Western Short Story
A Soldier's Legacy
Tom Sheehan


Western Short Story

The rider sat awkwardly in the saddle as he came onto the Benedict Road, his horse moving as though he was hobbled. Clara Wilson, at the reins of the ranch wagon, her father flat in the back of the wagon after a visit to Doc Traverse in town, eased her own horse to a halt. The rider, in a gray sombrero, black vest and faded gray shirt, did not notice her approach. Clara had a rifle at hand, but did not reach for it. As ever she was ready for surprises, recalling at that instant her grandmother saying happiness and sadness come in the strangest shapes and at the strangest times. She wondered if this was one of those times.

In the rear of the wagon her father moaned a soft protest about the bumpy road. Out in front of her, in the middle of the road, the stranger fell off his horse and lay still in the dust.

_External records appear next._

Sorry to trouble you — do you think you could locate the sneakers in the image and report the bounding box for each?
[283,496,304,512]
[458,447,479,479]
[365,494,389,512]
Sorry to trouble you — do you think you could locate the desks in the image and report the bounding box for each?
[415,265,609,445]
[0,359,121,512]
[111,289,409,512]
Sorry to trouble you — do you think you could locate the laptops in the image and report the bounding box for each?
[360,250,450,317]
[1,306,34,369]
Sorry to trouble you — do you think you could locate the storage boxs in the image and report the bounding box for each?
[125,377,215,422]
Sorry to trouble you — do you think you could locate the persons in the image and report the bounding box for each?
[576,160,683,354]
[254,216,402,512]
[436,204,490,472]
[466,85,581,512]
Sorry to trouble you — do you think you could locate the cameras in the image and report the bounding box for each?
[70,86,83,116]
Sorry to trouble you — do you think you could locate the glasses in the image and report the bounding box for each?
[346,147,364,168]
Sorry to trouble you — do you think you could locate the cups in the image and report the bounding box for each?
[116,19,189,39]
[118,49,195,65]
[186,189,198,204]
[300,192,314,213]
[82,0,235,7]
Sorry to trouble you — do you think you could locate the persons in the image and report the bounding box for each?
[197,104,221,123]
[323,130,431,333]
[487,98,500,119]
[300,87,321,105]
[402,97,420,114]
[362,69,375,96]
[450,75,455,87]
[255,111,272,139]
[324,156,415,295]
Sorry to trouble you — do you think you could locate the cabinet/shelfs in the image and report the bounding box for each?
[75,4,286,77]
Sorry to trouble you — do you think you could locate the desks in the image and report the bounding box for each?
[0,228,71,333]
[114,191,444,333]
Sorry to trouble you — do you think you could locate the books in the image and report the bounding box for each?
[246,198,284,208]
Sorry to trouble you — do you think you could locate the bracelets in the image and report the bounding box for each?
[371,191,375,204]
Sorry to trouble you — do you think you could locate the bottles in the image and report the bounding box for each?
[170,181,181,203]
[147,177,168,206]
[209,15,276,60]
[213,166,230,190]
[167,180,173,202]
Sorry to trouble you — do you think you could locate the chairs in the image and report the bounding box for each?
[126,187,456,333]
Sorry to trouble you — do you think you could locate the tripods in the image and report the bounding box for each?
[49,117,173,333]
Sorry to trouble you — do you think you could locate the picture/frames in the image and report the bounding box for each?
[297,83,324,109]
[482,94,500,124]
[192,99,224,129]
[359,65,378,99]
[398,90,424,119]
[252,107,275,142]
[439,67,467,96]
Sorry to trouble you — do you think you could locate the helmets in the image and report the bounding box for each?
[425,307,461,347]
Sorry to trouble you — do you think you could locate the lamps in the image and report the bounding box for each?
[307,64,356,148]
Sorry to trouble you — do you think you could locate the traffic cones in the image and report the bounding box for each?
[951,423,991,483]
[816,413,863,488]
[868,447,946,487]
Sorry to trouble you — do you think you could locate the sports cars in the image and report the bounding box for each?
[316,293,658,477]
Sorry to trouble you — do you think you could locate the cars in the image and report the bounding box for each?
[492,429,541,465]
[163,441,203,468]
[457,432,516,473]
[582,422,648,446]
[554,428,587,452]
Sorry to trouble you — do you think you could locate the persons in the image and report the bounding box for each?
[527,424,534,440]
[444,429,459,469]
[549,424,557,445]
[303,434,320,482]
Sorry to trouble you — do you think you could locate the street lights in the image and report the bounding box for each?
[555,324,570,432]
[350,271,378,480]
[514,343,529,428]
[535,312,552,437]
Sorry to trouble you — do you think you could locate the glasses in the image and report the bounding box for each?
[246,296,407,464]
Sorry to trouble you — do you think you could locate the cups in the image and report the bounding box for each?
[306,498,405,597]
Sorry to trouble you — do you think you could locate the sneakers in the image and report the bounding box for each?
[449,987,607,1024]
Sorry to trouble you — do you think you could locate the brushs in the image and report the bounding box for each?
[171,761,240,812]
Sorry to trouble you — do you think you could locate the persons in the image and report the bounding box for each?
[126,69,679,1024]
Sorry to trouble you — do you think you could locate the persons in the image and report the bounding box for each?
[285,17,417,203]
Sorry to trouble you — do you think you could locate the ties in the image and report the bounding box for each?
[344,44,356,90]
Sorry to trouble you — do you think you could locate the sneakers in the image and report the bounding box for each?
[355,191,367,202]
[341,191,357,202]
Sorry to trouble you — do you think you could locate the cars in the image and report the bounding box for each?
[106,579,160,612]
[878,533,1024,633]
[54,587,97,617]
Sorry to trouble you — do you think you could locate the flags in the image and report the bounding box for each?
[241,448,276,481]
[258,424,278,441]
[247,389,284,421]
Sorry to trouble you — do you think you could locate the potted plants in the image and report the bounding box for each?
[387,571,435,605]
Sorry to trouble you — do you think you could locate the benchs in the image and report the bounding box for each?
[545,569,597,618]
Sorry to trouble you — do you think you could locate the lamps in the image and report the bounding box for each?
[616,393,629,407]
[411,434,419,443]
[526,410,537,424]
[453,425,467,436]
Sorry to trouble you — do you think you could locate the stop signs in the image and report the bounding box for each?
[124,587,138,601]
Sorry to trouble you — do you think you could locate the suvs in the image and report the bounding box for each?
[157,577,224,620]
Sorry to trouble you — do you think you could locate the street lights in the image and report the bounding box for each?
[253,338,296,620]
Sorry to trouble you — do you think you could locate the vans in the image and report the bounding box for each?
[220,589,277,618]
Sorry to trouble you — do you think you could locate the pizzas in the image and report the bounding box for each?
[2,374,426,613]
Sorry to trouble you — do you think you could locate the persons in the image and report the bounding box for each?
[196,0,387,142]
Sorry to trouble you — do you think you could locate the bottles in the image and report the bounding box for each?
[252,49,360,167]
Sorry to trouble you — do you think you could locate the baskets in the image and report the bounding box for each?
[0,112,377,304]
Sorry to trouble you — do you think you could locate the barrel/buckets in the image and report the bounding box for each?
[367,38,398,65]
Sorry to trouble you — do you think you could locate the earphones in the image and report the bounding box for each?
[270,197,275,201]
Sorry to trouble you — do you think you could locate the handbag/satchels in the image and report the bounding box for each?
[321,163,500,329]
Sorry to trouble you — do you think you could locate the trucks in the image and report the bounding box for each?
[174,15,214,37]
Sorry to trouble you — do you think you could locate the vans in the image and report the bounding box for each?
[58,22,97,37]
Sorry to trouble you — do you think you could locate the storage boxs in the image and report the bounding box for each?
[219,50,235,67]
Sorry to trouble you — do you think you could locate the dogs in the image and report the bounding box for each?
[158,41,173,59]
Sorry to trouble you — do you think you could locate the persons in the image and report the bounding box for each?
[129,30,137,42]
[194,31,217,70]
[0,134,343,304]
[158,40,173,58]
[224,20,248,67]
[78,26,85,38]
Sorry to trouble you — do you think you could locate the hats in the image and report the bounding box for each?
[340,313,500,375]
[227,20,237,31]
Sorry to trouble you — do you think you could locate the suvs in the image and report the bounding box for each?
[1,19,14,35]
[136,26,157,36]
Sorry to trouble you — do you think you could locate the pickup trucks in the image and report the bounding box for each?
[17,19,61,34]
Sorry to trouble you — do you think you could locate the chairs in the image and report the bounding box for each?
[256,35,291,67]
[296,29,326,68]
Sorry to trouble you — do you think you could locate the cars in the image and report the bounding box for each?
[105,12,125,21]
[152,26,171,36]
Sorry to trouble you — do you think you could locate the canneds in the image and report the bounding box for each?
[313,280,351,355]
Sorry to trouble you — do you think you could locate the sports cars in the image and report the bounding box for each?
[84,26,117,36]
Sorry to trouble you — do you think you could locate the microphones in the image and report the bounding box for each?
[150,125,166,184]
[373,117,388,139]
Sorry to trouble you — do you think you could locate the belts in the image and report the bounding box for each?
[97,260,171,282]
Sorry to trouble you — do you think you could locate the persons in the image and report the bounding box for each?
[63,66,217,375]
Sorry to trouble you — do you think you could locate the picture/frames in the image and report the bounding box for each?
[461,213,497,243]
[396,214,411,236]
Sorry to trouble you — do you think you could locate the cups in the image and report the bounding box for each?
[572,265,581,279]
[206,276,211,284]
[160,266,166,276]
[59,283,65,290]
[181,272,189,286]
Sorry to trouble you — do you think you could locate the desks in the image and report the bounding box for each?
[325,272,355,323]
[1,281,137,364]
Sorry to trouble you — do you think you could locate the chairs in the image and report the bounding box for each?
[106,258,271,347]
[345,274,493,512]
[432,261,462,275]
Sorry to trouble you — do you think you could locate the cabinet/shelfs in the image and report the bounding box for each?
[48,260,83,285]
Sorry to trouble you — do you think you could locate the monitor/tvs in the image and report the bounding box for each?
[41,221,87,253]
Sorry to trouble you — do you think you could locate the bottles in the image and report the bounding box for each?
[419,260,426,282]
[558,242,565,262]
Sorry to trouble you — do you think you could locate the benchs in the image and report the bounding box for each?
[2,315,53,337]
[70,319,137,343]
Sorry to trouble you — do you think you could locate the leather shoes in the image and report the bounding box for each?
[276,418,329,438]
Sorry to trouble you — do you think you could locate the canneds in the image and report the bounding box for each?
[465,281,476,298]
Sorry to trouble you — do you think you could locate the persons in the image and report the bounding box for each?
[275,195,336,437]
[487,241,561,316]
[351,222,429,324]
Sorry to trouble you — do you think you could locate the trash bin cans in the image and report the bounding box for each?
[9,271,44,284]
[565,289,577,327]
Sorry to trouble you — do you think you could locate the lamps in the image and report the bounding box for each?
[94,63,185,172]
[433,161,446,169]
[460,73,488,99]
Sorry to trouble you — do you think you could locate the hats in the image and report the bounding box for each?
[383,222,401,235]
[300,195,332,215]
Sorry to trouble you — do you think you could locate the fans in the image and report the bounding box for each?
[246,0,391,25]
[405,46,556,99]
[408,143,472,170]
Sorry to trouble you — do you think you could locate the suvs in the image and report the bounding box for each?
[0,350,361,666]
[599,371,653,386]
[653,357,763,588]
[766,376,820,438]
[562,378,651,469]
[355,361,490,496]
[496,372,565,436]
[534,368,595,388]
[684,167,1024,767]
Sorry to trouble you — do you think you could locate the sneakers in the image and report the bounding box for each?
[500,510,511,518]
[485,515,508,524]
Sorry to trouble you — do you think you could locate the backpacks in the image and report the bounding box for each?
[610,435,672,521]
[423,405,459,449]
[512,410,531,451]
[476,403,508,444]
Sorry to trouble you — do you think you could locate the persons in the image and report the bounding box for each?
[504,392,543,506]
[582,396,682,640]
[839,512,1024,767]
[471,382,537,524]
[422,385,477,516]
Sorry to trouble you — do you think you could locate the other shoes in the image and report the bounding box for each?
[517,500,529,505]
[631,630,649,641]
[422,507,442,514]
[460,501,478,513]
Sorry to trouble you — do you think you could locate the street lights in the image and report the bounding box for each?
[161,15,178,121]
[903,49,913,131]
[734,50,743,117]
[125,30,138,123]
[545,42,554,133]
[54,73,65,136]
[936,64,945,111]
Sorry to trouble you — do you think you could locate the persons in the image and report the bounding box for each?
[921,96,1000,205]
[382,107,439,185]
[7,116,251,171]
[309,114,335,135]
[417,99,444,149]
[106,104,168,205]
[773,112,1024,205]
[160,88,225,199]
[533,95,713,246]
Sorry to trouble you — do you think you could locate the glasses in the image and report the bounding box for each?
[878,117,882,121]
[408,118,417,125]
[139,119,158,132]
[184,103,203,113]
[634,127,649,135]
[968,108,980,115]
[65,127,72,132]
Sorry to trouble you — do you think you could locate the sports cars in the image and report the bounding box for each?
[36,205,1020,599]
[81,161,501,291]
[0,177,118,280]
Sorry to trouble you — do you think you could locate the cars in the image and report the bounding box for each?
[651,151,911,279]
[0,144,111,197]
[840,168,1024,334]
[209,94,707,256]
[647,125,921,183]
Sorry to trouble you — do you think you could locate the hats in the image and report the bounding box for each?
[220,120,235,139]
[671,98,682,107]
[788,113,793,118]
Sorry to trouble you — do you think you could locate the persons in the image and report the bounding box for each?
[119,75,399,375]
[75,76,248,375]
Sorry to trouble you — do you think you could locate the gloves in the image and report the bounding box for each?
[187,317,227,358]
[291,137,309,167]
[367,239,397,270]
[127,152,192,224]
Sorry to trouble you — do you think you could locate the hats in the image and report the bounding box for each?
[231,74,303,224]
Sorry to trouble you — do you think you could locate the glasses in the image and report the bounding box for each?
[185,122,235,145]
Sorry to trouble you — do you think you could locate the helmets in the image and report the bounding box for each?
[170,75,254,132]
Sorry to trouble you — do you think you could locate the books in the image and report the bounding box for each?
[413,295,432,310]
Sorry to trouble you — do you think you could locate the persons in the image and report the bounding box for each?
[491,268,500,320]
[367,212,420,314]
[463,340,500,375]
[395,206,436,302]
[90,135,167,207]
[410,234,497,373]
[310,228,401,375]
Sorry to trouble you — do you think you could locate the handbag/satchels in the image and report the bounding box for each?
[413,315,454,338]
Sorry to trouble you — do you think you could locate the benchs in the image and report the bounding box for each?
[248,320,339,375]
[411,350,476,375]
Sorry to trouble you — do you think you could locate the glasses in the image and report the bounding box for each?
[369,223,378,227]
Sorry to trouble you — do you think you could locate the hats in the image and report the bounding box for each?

Clara, with rifle in hand, as if the act was a ruse, approached on foot the fallen man whose eyes remained closed but whose breathing was apparent. Such a good looking young man, she thought, as she checked his pulse, moved his head so she could get a better look at his face. Besides being handsome, she knew he was hurting as the moan escaped from his lips, a shiver shook his body. A strange silver medallion was clipped to his shirt, appearing to read FR/1stRR on a star shape. Clara had never seen anything like it and had no idea of what it was or what it represented. In her 18 years she had never been beyond the ranch and the little town of Benedict, at the foot of the Tetons.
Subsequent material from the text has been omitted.